The prognostic benefit of MRI, however, needs to be weighed against the clinical risk of patient transfer to the scanner, even if MRI is available within the same hospital. Previous studies found that one in four intra-hospital transfers of ventilated patients is associated with complications (1.5% with life-threatening complications), which occur at twice the rate seen in non-transferred patients [8, 9]. A serum biomarker of axonal injury as a triage tool for MRI would thus be useful. Serum protein biomarkers, especially glial fibrillary acidic protein, have been shown to detect CT-occult (axonal) injury in mild TBI, but their utility in moderate-severe TBI is still unclear [10]. To be useful, serum biomarkers would need to prove clinically safe (i.e., reach an acceptable minimum sensitivity for the detection of brainstem injury) and affordable (i.e., not generating large additional costs).
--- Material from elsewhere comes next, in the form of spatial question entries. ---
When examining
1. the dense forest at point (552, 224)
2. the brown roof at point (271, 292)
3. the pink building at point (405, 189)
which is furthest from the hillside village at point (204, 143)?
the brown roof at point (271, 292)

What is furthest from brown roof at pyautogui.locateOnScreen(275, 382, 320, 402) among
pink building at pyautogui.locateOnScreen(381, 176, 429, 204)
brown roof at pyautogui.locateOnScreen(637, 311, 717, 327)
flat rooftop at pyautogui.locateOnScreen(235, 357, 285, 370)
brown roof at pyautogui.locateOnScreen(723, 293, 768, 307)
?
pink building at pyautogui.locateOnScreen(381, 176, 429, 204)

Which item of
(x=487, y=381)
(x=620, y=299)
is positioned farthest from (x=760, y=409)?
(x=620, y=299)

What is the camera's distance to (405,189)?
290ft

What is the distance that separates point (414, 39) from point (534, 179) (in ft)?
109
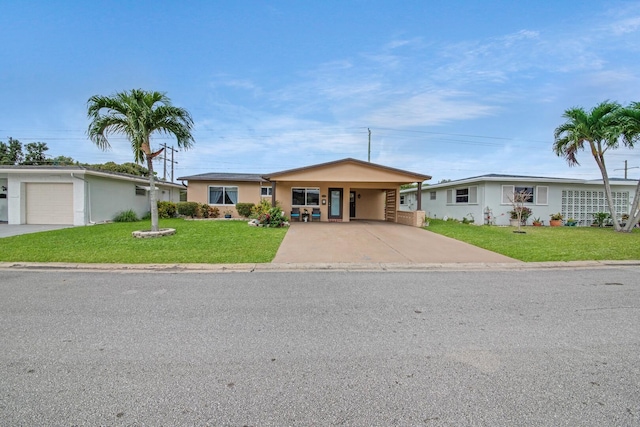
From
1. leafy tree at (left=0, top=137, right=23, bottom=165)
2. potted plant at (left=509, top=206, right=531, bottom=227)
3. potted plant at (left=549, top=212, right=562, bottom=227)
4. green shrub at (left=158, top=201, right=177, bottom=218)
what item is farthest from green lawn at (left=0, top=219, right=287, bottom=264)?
leafy tree at (left=0, top=137, right=23, bottom=165)

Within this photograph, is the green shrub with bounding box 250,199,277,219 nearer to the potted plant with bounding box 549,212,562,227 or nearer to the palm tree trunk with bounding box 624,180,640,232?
the potted plant with bounding box 549,212,562,227

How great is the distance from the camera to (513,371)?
9.12ft

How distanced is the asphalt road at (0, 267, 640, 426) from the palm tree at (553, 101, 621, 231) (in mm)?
12675

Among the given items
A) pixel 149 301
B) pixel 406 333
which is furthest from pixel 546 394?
pixel 149 301

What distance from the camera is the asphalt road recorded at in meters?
2.20

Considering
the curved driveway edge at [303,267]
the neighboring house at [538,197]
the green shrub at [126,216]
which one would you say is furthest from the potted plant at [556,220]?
the green shrub at [126,216]

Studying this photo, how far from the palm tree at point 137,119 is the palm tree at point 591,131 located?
18149 mm

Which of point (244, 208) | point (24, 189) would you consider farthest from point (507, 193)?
point (24, 189)

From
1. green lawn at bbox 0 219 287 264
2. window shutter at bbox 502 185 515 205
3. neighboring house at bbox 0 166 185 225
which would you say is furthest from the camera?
window shutter at bbox 502 185 515 205

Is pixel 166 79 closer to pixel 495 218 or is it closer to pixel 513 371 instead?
pixel 513 371

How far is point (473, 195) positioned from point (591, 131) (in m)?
6.63

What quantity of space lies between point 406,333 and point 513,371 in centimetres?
111

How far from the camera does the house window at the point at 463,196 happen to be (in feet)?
65.1

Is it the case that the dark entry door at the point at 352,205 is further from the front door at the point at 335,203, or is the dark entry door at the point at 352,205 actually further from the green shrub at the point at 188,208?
the green shrub at the point at 188,208
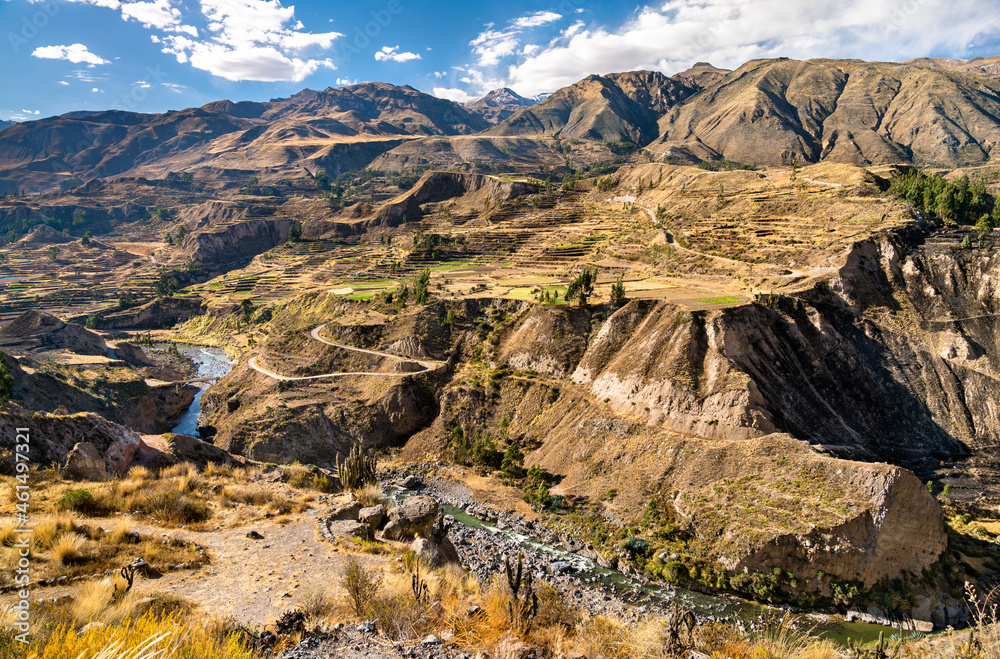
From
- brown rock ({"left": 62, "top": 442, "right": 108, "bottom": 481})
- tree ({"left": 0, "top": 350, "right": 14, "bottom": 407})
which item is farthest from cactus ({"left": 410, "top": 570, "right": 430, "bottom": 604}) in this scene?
tree ({"left": 0, "top": 350, "right": 14, "bottom": 407})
We therefore aimed to investigate if serum protein biomarkers could identify critically ill TBI patients for MRI.

Methods

Patients were selected from the Collaborative European NeuroTrauma Effectiveness Research in Traumatic Brain Injury (CENTER-TBI) study [11]. Clinical data was accessed via the Neurobot platform (RRID/SCR_017004, core data, version 3.0; International Neuroinformatics Coordinating Facility; released November 24, 2020).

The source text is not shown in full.